Brain disease such as Alzheimer’s and Parkinson’s disease, epilepsy, stroke, migraine, and many others affect 1 in every 6 Americans and are the leading causes of disability worldwide. Mental health disorders and chronic pain, both of which are associated with functional and structural changes in the brain, affect about 100 million more Americans.

As a result, there are very few among us who are not directly or indirectly touched by brain disease. Fortunately, we have witnessed major advances in the treatment of many brain diseases and we are on the cusp of major discoveries that could lead to cures.

Below, we list a few examples that illustrate the exciting progress that has recently been made in our understanding and treatment of brain disease.

Research and treatment

The first gene therapy was approved to treat children under the age of two years with spinal muscular atrophy (SMA), a leading genetic cause of infant mortality.

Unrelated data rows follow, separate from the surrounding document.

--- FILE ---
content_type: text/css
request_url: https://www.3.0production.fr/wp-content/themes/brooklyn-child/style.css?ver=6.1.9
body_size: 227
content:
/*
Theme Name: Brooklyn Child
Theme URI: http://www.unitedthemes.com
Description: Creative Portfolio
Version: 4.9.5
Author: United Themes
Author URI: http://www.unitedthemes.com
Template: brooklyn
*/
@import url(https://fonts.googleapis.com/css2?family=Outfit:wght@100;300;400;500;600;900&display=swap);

Physical activity, a healthy diet, and blood pressure control, while well-known to prevent stroke, have recently been demonstrated to be effective in preventing cognitive impairment and dementia. A favorable lifestyle is even effective in preventing dementia in those who are genetically at high risk. It’s therefore important for all of us to promote healthy lifestyles for friends, family, patients, ourselves, and our community.

Major advances in stroke care were realized just within the past year. A single “polypill” (containing aspirin, a statin, and two anti-hypertensive drugs), which should improve medication compliance, was shown to significantly reduce the risk of stroke. In addition, the window of time from onset of symptoms to safe and effective intervention with clot-busting treatments has been extended.

Important advances have led to the identification of factors that predict disease course in patients with multiple sclerosis, and a number of therapies that disrupt the course of the disease have become available.

An understanding of migraine at the molecular level has led to the development and approval of an unprecedented explosion of new therapies – seven drugs and four devices – within the past several years.

The road ahead

But there is still so much work to do: while unprecedented advances in knowledge and treatment for many brain diseases have been made, we still do not have treatments that cure or even slow the progression of many brain diseases, including Alzheimer’s disease, Parkinson’s disease, amyotrophic lateral sclerosis (ALS), and malignant brain tumors.

However, we now have an understanding that the underlying mechanism of one brain disease is shared by several other brain diseases.

Therefore, the American Brain Foundation and its partner, the American Academy of Neurology (the world’s largest association of neurologists), fund research across the entire spectrum of brain diseases. They are well-positioned to realize the potential of curing many diseases through the cure of one.